Need to quickly edit/crop/resize an image for publishing to web, social media? Here are some on and offline image editing tools I use/have tried:
Photoshop is great, has many uses and advanced features, but for more efficient (and free!) working with, and publishing digital images , there are plenty of online and offline options.
As highlighted during a session at the recent news:rewired digital journalism conference, Pixlr is a fast and efficient option for making quick adjustments and saving, I’m referring here to Pixlr Express (there is a more advanced fuller version Pixlr Editor – essentially an online Photosop-esque clone), screenshot below. It’s pretty quick, edits also are snappy, and be in and out in a couple of minutes. For me it’s usually for web and social media publishing, so mostly cropping, resizing, a bit of sharpening and on my way.
Mobile apps are available for both versions – I’d also highly recommend them – see Pixlr mobile apps for Google Play and iOS. See also: a guide to Pixlr Express on Gizmo’s Freeware ‘Edit Your Photos Like a Pro’
One advantage of the full-fat Pixlr Editor is you can sign-up using a Google account and edit and share saved images via GMail to Picasa, flickr or Facebook which may fit some workflows – tip via Nick Summers of The Next Web at news:rewired.
— Catherine O’Connor (@journochat) February 20, 2014
Other online options include Fotor, although a little slower, still provides basic editing and more advanced tools.
Photoshop itself has an online Express Editor, again, not as quick as Pixlr in my experiences, and can only output as JPEGs, but has a good set of editing tools and effects.

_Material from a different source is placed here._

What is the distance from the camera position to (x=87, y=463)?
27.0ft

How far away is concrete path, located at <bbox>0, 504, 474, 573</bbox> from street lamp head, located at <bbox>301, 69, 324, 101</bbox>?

For more advanced work, without the expense of Photoshop, try GIMP (GNU Image Manipulation Program) a free piece of software for photo retouching, image composition and image authoring. (via Dan Thornton @badgergravling)
Smashing Magazine has some Handy Tweaks To Make GIMP Replace Photoshop.
For cloud storage, sharing and more sedate editing and image management, Picasa (naturally linked with Google+ now) has always been a solid (and free) performer. Plenty of editing tool enhancements recently to beef up its offering.
A great, small, efficient tool for screengrabs or image editing – very efficient, with a simple toolset for basic edits, I’ve literally been using it most days at work for several years. Either screengrab or locate an image file, drag the image onto the floating desktop toolbar to edit. You can save out as GIF, JPEG, PCX, PNG, TGA, TIFF and PDF formats.
I find the text overlays/annotations are a useful addition. I have it installed to a USB for use on the go, only a small program file.
Update, 17 November 2014: a great collection here from Ed Walker, Five free image editing tools for journalists: Useful for creating social media graphics, batch resizing and more
Includes, Pixlr, as well as useful tools for collaging, putting shareable, social-friendly graphics together and a batch processing tool.